Glycerol metabolism disorders (see the table) are among the fatty acid and glycerol metabolism disorders.

Glycerol kinase deficiency is X-linked; many patients with this deficiency also have a chromosomal deletion that extends beyond the glycerol kinase gene into the contiguous gene region, which contains the genes for congenital adrenal hypoplasia and Duchenne muscular dystrophy.
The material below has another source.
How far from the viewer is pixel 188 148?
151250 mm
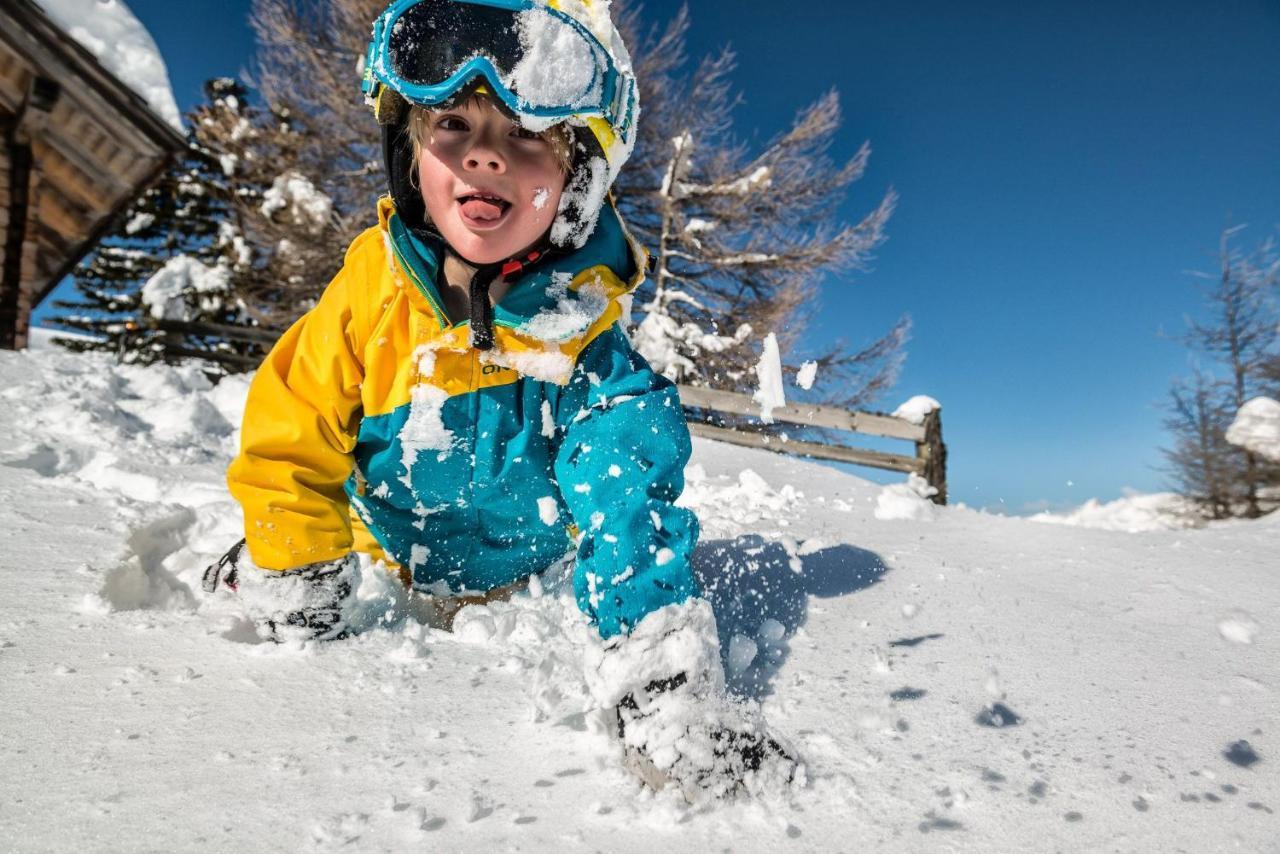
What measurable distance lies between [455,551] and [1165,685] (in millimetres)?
1766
Thus, patients with glycerol kinase deficiency may have one or more of these disease entities.

Symptoms of glycerol metabolism disorders begin at any age and are usually accompanied by acidosis, hypoglycemia, and elevated blood and urine levels of glycerol.

Diagnosis of glycerol metabolism disorders is by detecting an elevated level of glycerol in serum and urine and is confirmed by DNA analysis. (Also see testing for suspected inherited disorders of metabolism.)

Glycerol metabolism disorder treatment is with a low-fat diet, but glucocorticoid replacement is critical for patients with adrenal hypoplasia.


Glycerol Metabolism Disorders

Disease (OMIM Number)

Defective Proteins or Enzymes


Glycerol kinase deficiency (307030*)

Glycerol kinase

Biochemical profile: Hyperglycerolemia

Clinical features: In the complex form, symptoms of the juvenile form, in addition to those due to the specific gene or genes deleted

In the juvenile form, episodic vomiting, acidosis, hypotonia, central nervous system depression, Reye-like syndrome

In the adult form, pseudohypertriglyceridemia

Treatment: Low-fat diet, avoidance of prolonged fasting

Glycerol intolerance syndrome

Biochemical profile: Hypoglycemia, ketonuria, reports of decreased activity of fructose-1,6-biphosphatase and increased sensitivity of this enzyme to the inhibition of glycerol-3-phosphate

Clinical features: History of prematurity; after exposure to glycerol, hypoglycemia, lethargy, sweating, seizure, coma

Treatment: Low-fat diet

* For complete gene, molecular, and chromosomal location information, see the Online Mendelian Inheritance in Man® (OMIM®) database.